The line between a fixed asset and a mobile one is a construct of old management thinking. In the modern operational landscape, that line has not just blurred; it has been erased by the demands for greater efficiency, data transparency, and enterprise-wide equipment reliability. A delivery truck is just as critical to generating revenue as the conveyor belt inside the building. A service van is as essential to uptime as the technician who drives it.

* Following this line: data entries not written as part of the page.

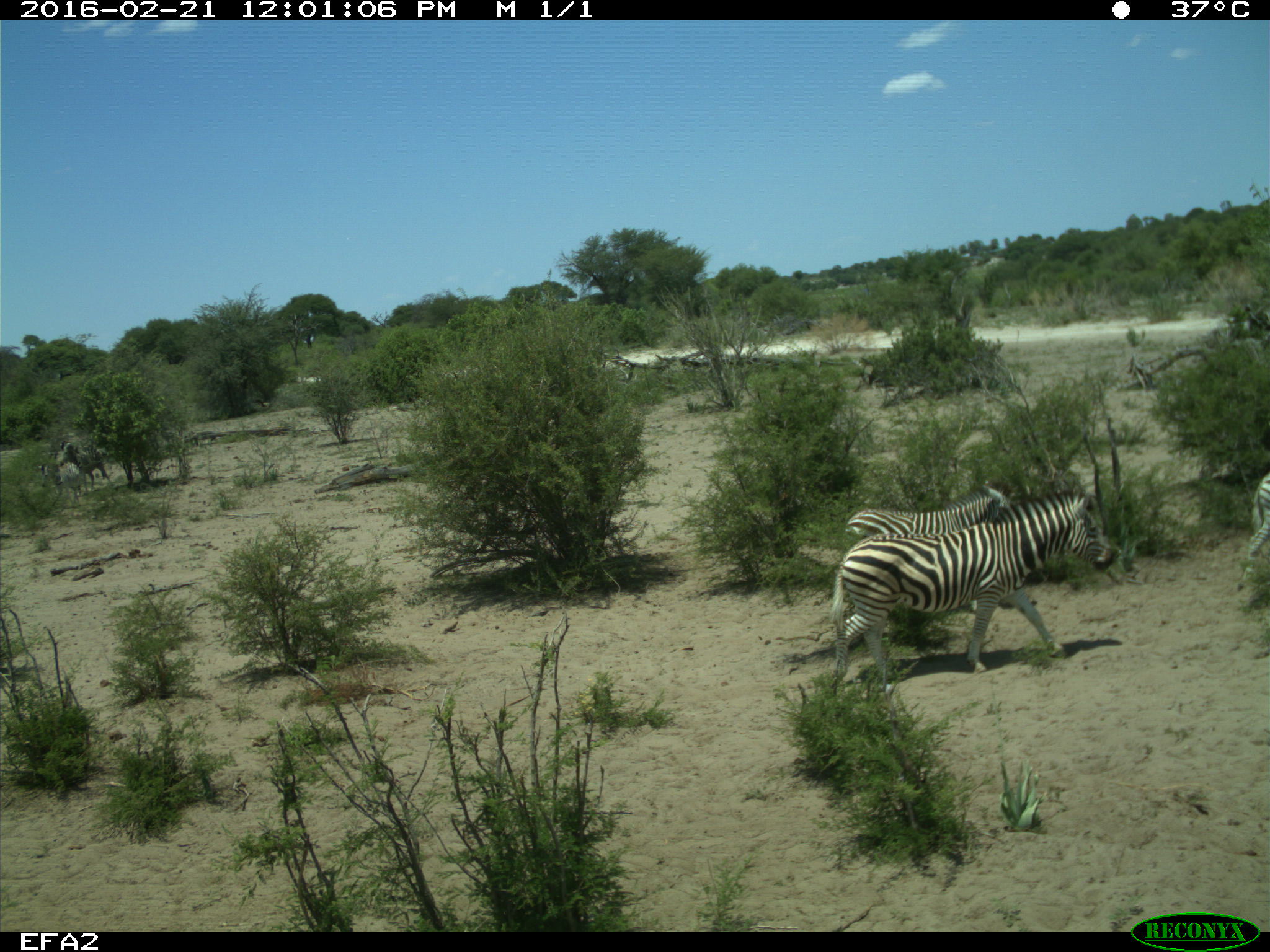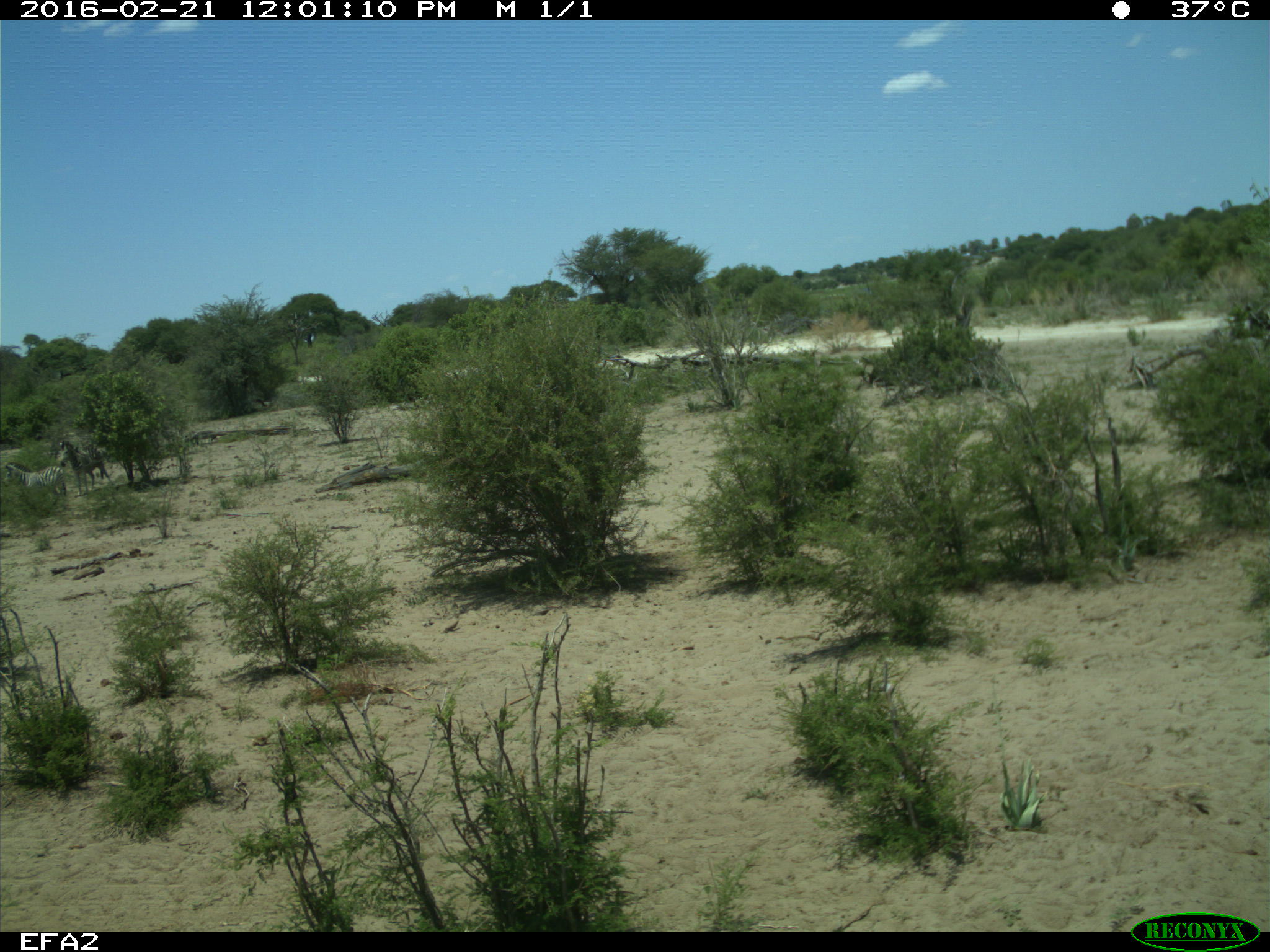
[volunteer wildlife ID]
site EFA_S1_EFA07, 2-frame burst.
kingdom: Animalia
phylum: Chordata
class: Mammalia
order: Perissodactyla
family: Equidae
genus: Equus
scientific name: Equus quagga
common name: plains zebra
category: zebraplains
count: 3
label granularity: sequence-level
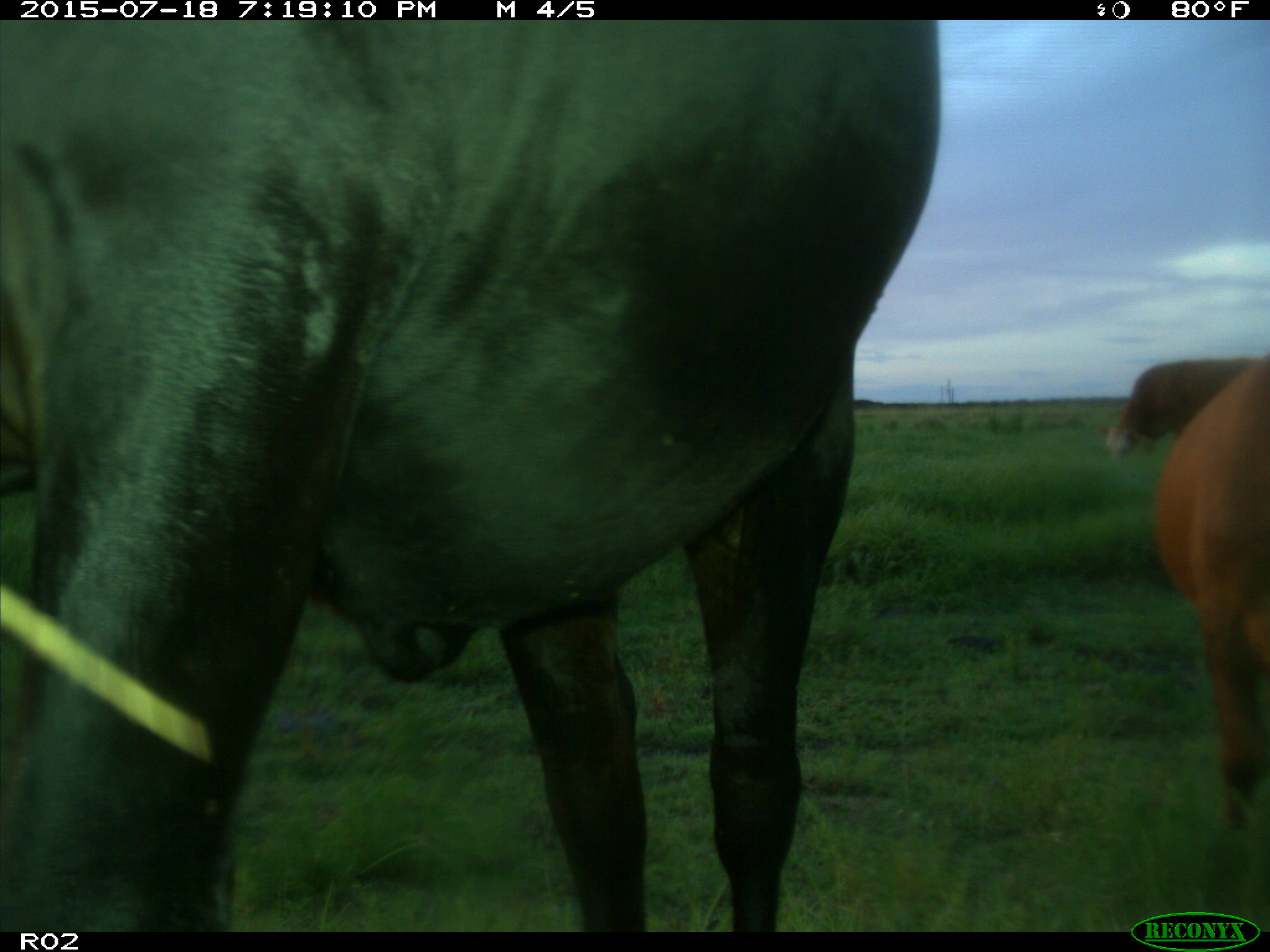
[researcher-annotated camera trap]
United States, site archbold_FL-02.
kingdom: Animalia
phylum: Chordata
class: Mammalia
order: Artiodactyla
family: Bovidae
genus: Bos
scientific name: Bos taurus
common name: domestic cow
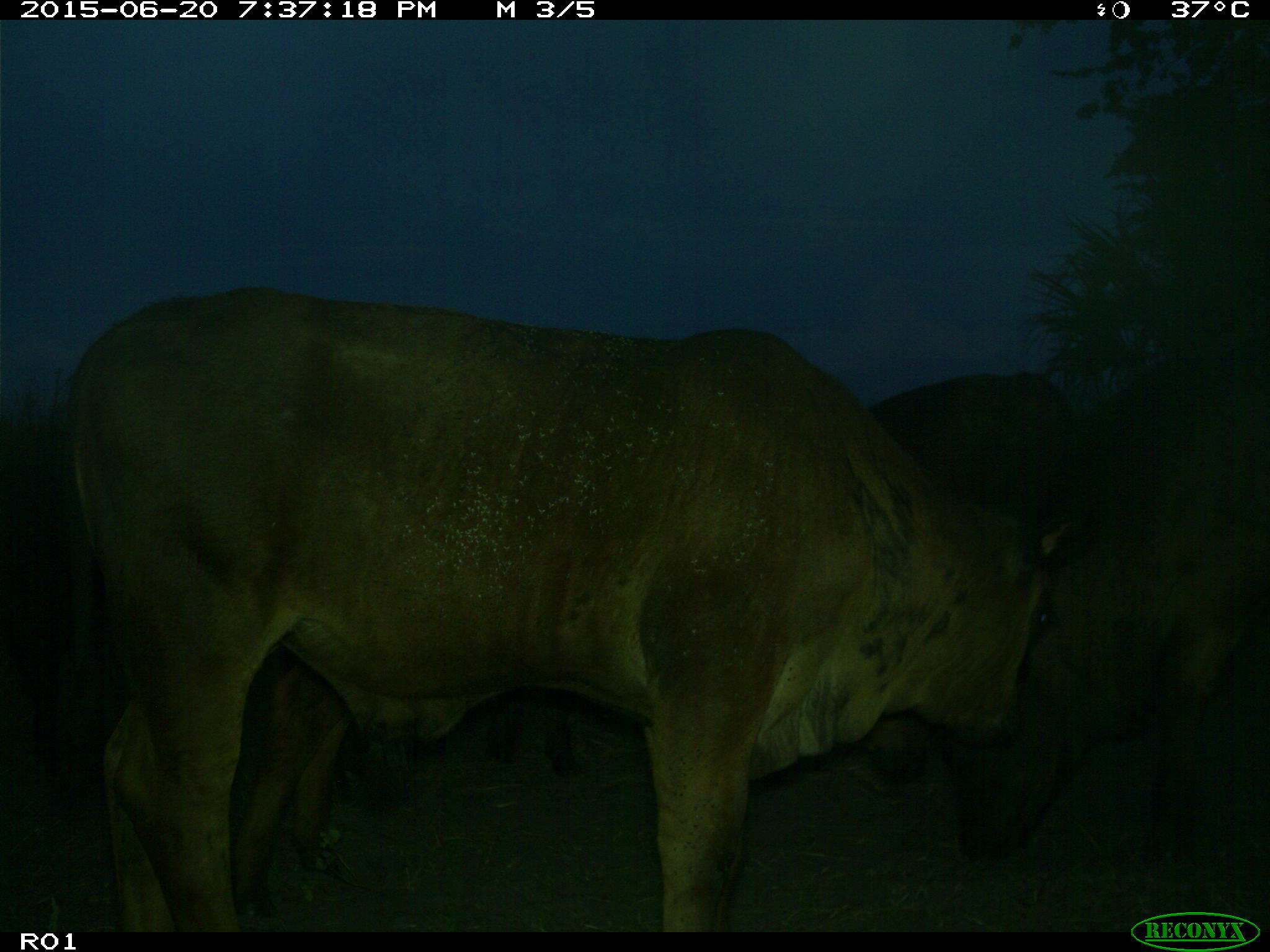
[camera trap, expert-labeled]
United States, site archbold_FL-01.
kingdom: Animalia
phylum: Chordata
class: Mammalia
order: Artiodactyla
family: Bovidae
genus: Bos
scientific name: Bos taurus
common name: domestic cow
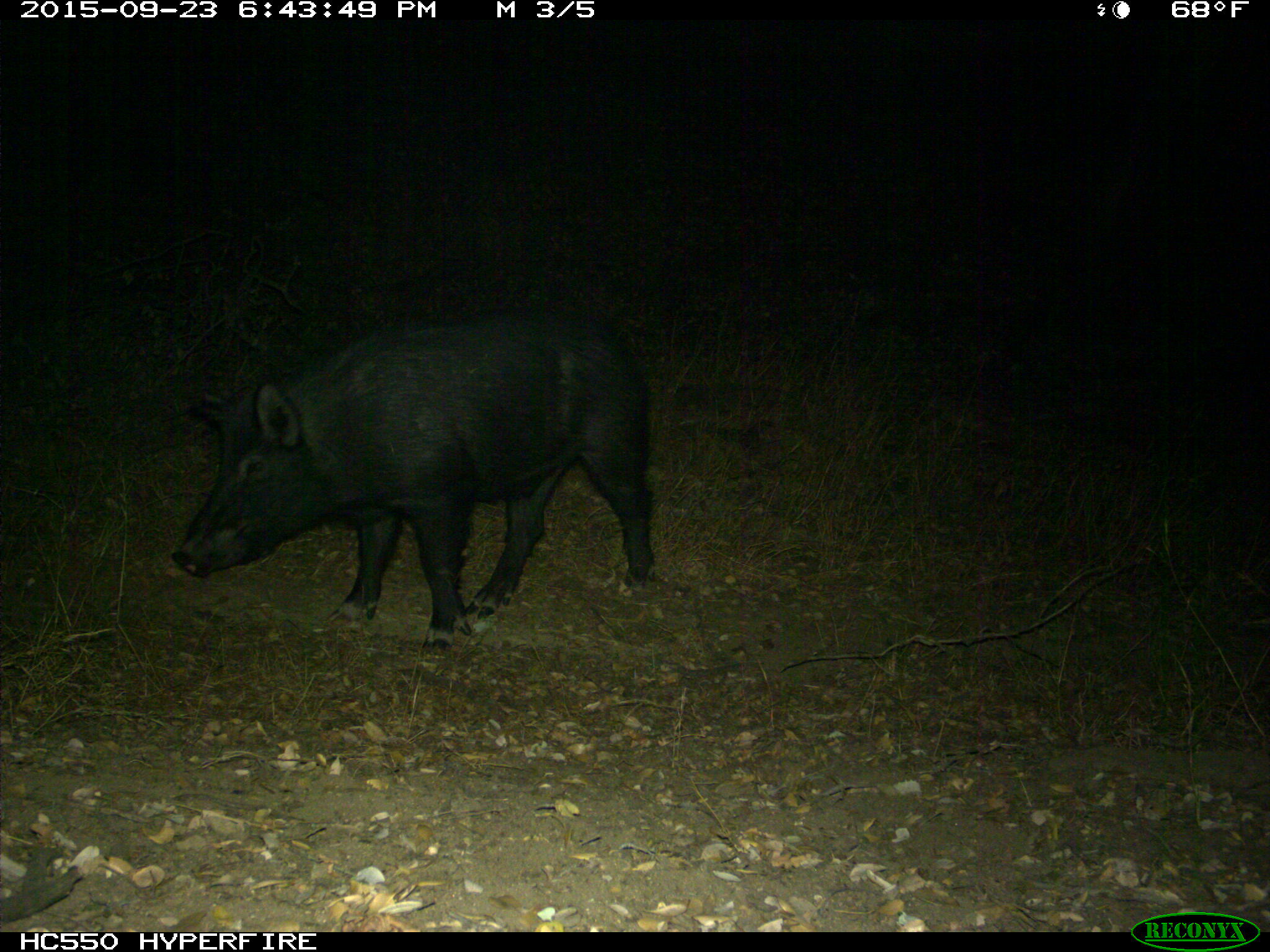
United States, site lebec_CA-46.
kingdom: Animalia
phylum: Chordata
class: Mammalia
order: Artiodactyla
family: Suidae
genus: Sus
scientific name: Sus scrofa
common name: wild boar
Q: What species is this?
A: Sus scrofa (wild boar).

Managing these wheeled assets in a separate system is an outdated practice that introduces risk, hides costs, and hampers performance. The future of effective, cost-efficient maintenance management lies in a unified approach. It’s about viewing every piece of equipment your organization depends on through a single lens, managed by a single system, and guided by a single, coherent maintenance strategy. Bringing your fleet into your CMMS is no longer an innovative idea. It is a fundamental requirement for any organization serious about optimizing its maintenance operations and protecting its bottom line. Your assets have wheels; it's time your maintenance strategy caught up to them.